1 Visual Acuity Measurement and Pupillary Dilation

VISUAL ACUITY

The measurement of visual acuity gives one measure of visual performance or the ability to see.

When an object is perceived on the retina it has to be focused by the cornea and the lens. The retina receives the picture formed by these light rays and sends the image to the brain through the optic nerve. If the light rays are not focused accurately onto the retina then the image will be blurred. There are four common refractive problems:

  • Myopia or short-sighted
  • Hypermetropia or long (hyperopia)
  • Presbyopia
  • Astigmatism

VISUAL ACUITY diagram

In myopia the image is either focused too far forward or the eye is too long. In hypermetropia the opposite problem occurs. In astigmatism the curve of the cornea is asymmetrical resulting in distortion of the light rays.

myopia diagram

Normally when we look at objects close up such as when reading the muscles suspending the lens relax. In a young eye (under the age of 41 years) the lens shortens and widens inducing relative myopia.

As we get older the lens is no longer able to relax and presbyopia occurs resulting in things having to be held further away to be in focus.
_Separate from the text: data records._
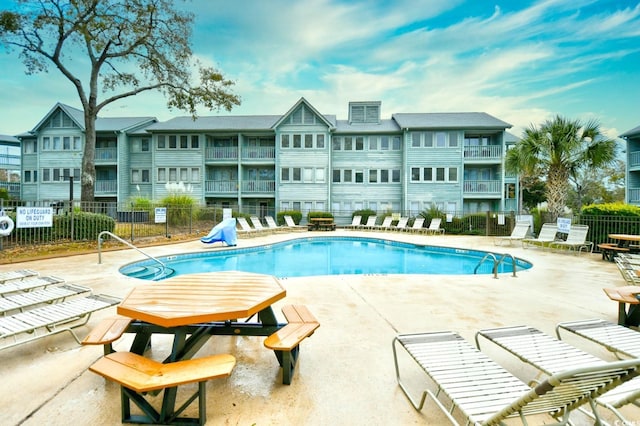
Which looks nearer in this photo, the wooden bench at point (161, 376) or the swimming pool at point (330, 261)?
the wooden bench at point (161, 376)

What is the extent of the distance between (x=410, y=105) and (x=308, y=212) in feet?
156

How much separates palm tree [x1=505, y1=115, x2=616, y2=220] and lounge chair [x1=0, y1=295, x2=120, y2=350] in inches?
580

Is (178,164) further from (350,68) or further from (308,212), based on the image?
(350,68)

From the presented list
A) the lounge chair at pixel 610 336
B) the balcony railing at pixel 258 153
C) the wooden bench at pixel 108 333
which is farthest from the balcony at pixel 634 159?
the wooden bench at pixel 108 333

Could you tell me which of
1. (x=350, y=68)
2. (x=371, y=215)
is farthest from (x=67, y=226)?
(x=350, y=68)

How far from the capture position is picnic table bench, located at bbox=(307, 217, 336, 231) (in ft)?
70.3

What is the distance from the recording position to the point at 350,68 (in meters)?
31.3

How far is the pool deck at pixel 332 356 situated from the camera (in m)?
2.25

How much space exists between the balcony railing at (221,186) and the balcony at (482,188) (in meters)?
18.4

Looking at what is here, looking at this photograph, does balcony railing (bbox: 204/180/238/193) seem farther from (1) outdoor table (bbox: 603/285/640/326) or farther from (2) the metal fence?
(1) outdoor table (bbox: 603/285/640/326)

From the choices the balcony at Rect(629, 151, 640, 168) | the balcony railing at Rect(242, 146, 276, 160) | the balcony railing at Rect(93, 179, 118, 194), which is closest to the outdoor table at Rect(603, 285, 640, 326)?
the balcony railing at Rect(242, 146, 276, 160)

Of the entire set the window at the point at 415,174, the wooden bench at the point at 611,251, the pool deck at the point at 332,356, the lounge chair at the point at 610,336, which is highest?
the window at the point at 415,174

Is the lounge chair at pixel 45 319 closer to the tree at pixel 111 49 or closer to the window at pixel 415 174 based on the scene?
the tree at pixel 111 49

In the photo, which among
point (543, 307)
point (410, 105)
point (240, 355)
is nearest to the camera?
point (240, 355)
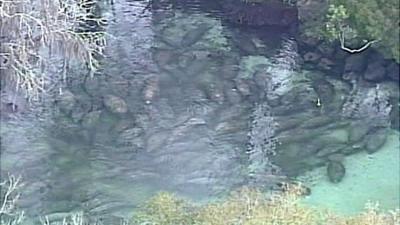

Glasses and contact lenses correct refractive errors by adding or subtracting focusing power to your cornea and lens. The power needed to focus images directly on your retina is measured in diopters. This measurement is also known as your eyeglass prescription. When measuring visual acuity it is essential that the patient uses the appropriate distance or reading glasses. If the patient cannot read the bottom of the chart with their glasses a pinhole should be used. This can correct for about 4 diopters of refractive error by allowing only central rays of light to enter the eye.

pinhole diagram

The Snellen Chart

The commonest way of measuring visual acuity in clinical practice is the Snellen chart

8

snellen chart photo

The main problem with the Snellen chart is the fact that the progression of letter sizes does not represent equal steps in terms of difficulty. This is particularly true for the poorer visual acuities where the difference in performance between 6/60 and 6/36 is huge compared to the difference between 6/9 and 6/6. For this reason trials such as the ETDRS and the UKPDS have used the logMAR (” ETDRS”) chart.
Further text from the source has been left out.